Выбрать главу

Внешние данные у Рванова далеко не эффектные: средний рост, тихий голос, робкие движения, да еще ранен в руку; лечиться ему, а не командовать. А я представил его товарищам как начальника штаба будущего объединенного отряда.

Почему я предложил руководящую должность неизвестному человеку? Вопрос этот я читал в глазах большинства собравшихся. Но прямо мне его не задавали. Конечно, у меня были на то серьезные основания. Своими соображениями я поделился пока только с Попудренко и комиссаром отряда Яременко. Они со мной согласились.

В штабной землянке было жарко натоплено. Народу собралось много. Кое-кто вынужден был сесть на пол. Я предложил товарищам снять верхнюю одежду, что все и сделали. Не захотел раздеться только Бессараб, командир одного из местных отрядов. Это, впрочем, осуществить было бы ему нелегко. Уж слишком много амуниции на нем висело: два пистолета, несколько ручных гранат на поясе, полевая сумка, бинокль, компас и столько ремней, что надо было диву даться, как он в них не запутается.
• • •
*ЗАДАНИЯ*
A: Определите, соответствуют ли отрывку о собрании в штабной землянке утверждения (i), (ii) и (iii). Для каждого ответьте «да» или «нет» и приведите решающие слова отрывка дословно.
(i) Рванов был ранен в руку.
(ii) Собравшиеся прямо спросили рассказчика, почему он предложил Рванова на руководящую должность.
(iii) Бессараб снял верхнюю одежду, как и все остальные.
B: Продолжите отрывок о собрании в штабной землянке, начав сразу после его последнего предложения.

*ФРАГМЕНТ ДАННЫХ*
• • •
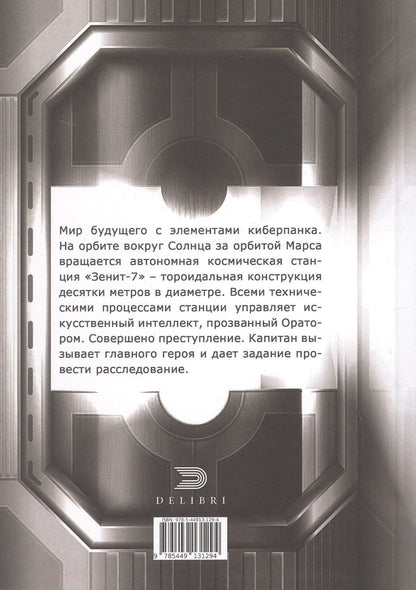 Александр Лонс: Станция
• • •
*ОТВЕТЫ*
A:
(i) Да: «да еще ранен в руку».
(ii) Нет: «Но прямо мне его не задавали».
(iii) Нет: «Не захотел раздеться только Бессараб».

B:
Степан Феофанович Бессараб - плотный мужчина лет сорока - был перед войной председателем колхоза. Он даже занимал короткое время должность председателя районного исполкома. Но с работой не справился. Однако человек он был в этих краях очень известный и по-своему авторитетный. Широко знали его еще потому, что в дни коллективизации, когда он был председателем сельсовета, какой-то кулак покушался на его жизнь. Выстрелил в окно и ранил Бессараба в голову.

Бессараб, был тяжел на подъем. Он предпочитал не Двигаться, не говорить. Когда же обстоятельства принуждали его сказать ту или иную фразу, он неизменно начинал с того, что откашливался, хмыкал, а потом произносил два ничего не означавших слова: "ватого-етаго". И после совал эти слова вместе или врозь в начало, в середину или в конец фразы. Так что, когда вспоминали о нем, многим даже раньше фамилии приходили на память эти слова "ватого-етаго".

- Гм, ватого-етаго, я, пожалуй, раздеваться не буду. Я, ватого, болею. Боюсь, етаго, простудиться...

Но, говоря о Бессарабе, необходимо помнить и то, что он пришел к нам добровольно, сам вызвался остаться. И народ из колхоза за ним последовал, признал его своим командиром. Он был, безусловно, предан советской власти.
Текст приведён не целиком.